I don’t recall an instance when I have had friends over for dinner and someone has complained that it might be nice to have a true blue Tory, or someone who is still working class, around the table for the sake of diversity. If segregation refers to living in a self-reinforcing bubble, then maybe I do live in a segregated community – one that is, on the whole, white, well-educated and well-to-do.
All of us could do with engaging with people who are outwardly different from us or who hold different views, because it is only in that engagement one finds common ground. It is healthy to question our own certainties and rethink what we think we know.
It is easy when one follows the news to fall into despondency and to start believing that things are bad and getting worse.
The experience of writing They has left me feeling far more hopeful about the state of relations between Muslims and non-Muslims than I was when I started.

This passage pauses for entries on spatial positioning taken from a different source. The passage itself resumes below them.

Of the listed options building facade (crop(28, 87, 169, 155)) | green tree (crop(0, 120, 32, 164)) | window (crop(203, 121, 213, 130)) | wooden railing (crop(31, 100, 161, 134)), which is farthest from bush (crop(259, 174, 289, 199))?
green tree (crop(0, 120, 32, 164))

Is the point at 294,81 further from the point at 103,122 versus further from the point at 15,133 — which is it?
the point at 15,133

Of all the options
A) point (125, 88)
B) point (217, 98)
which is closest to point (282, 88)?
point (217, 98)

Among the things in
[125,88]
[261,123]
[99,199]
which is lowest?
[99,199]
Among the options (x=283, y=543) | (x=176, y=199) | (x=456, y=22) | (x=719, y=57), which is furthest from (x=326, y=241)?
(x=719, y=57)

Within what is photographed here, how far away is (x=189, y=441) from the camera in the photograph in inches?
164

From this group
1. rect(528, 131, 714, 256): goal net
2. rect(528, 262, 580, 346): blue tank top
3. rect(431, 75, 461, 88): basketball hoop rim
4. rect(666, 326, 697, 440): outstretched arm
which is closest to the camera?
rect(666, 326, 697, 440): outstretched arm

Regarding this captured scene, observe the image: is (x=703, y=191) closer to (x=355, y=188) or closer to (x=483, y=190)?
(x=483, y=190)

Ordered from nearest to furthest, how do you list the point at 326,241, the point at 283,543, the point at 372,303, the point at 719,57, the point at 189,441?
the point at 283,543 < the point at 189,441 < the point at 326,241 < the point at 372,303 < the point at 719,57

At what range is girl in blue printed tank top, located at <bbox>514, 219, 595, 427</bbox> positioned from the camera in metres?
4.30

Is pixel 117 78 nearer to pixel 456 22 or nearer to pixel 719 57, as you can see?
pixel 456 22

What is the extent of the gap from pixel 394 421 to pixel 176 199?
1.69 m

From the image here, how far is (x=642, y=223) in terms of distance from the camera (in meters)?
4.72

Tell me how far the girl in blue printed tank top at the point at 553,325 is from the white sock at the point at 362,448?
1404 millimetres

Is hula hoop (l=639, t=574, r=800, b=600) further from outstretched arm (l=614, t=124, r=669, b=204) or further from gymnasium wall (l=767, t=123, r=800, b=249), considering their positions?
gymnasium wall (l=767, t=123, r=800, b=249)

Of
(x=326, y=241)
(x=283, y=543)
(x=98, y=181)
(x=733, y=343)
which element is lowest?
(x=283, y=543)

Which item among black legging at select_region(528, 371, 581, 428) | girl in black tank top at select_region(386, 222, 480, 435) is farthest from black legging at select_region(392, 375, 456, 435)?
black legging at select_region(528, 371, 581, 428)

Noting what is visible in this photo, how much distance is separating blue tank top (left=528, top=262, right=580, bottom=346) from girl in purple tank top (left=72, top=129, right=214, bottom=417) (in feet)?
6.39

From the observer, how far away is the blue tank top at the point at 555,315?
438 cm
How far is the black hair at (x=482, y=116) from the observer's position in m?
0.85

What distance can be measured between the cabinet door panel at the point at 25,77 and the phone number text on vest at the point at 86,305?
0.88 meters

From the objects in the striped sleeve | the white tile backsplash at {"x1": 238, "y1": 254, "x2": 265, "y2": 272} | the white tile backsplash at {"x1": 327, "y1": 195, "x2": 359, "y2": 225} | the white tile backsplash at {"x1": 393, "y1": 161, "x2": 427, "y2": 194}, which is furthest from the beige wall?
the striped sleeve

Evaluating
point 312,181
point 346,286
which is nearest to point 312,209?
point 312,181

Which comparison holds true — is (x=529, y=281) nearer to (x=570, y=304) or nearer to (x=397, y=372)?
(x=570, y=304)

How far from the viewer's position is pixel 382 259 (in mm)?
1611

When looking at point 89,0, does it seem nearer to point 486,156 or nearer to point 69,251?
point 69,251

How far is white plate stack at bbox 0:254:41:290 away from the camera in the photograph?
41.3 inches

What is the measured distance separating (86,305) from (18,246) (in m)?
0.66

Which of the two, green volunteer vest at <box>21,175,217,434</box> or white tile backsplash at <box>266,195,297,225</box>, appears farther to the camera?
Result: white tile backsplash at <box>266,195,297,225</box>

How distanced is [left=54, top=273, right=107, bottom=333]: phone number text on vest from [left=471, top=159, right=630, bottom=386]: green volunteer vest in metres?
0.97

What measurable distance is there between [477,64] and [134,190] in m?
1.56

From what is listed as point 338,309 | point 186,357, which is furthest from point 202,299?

In part, this is because when one surveys the history of Muslim migration into Britain it becomes clear just how much progress has been made, and this is progress I have seen during my own life.
I grew up in the 1980s believing that being brown-skinned with a foreign name and Pakistani Muslim heritage would limit my life opportunities.
The idea that someone with a background not too dissimilar to mine could one day become the mayor of London or the health secretary or a presenter on the Today programme or an acclaimed film star was comically implausible. And yet that is exactly what Sadiq Khan, Sajid Javid, Mishal Husain and Riz Ahmed have achieved.
I wanted to write this book to examine if there were valid reasons for feeling hopeful about the state of relations between Muslims and non-Muslims in this country.
It was fascinating just how often in my book change is the result of individual actions: the Muslim teacher who decides he wants to teach music to the children in his school, the Muslim woman who defends a Jewish father on the London underground, the Muslim woman who decides she will not consent to marrying her cousin, the Muslim man who helps his local Jewish community.
These are all individual actions that proved to have far-reaching consequences. What I came to understand was that the journey towards a more hopeful and united society rests on not only politicians and policies but also on people.
We all have the power in our actions to move the dial towards the society we would wish to build. Hope lives and dies in the hands of individuals and the choices we all make.